Come May 18th I will think about arranging to meet a small group of my very best friends in sub-groups of one or two.
There might be cans by the canal in the fine weather with friends spaced two metres apart. And then there will be days of wishing this could just stop already.
I will hug my asthmatic friends sometime before Christmas and I’ll remind them that I love them more than the pub. (T.S Eliot was never able to show such affection for his wife Vivienne.)
The serious conversations about the far-reaching impact this will have on society will continue for many months. April 2020 saw a surge in death rates like Ireland has not seen in years, according to a study done by Maynooth University.

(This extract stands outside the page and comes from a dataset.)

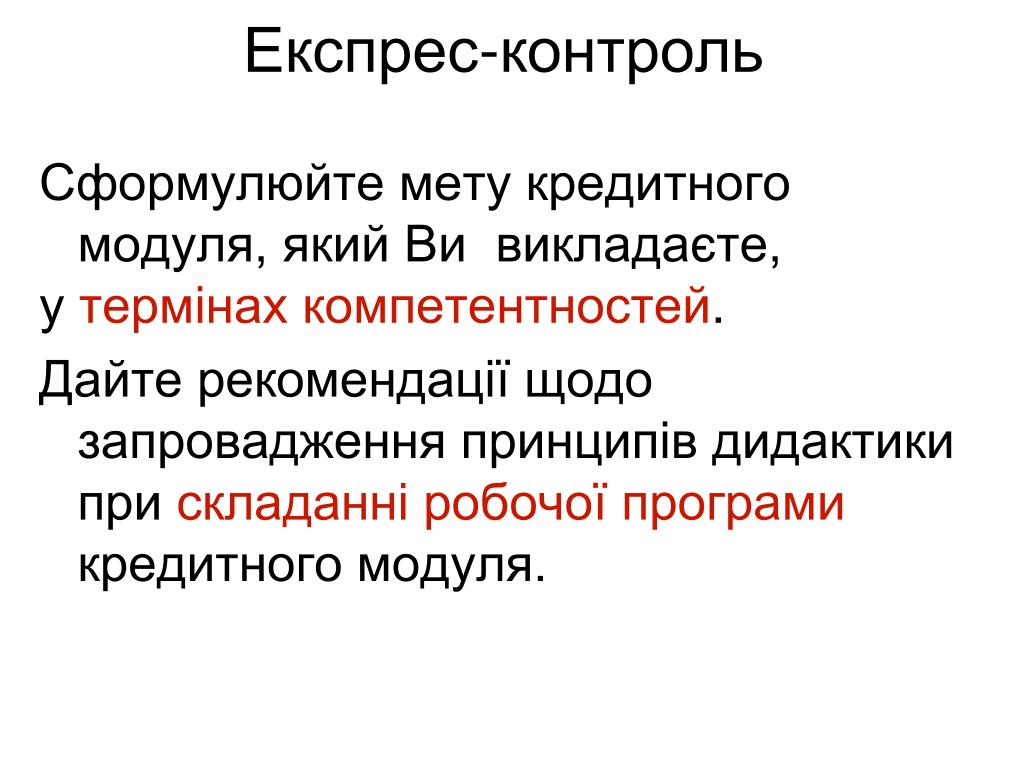 Експрес-контроль

Сформулюйте мету кредитного модуля, який Ви викладаєте,
у термінах компетентностей.

Дайте рекомендації щодо запровадження принципів дидактики при складанні робочої програми кредитного модуля.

That all these deaths happened just after Easter, a time of rebirth, resurrection, and Spring renewal in the Catholic tradition, shows that life imitates art. Or is it the other way around?
Either way, the purgatory of April is passing and so we must dust off the cobwebs and keep going, trawling through the wasteland of whatever the future might bring with this virus hanging over us. A sad, beautiful, weird poem might help.
"Frisch weht der Wind Der Heimat zu Mein Irisch Kind, Wo weilest du?"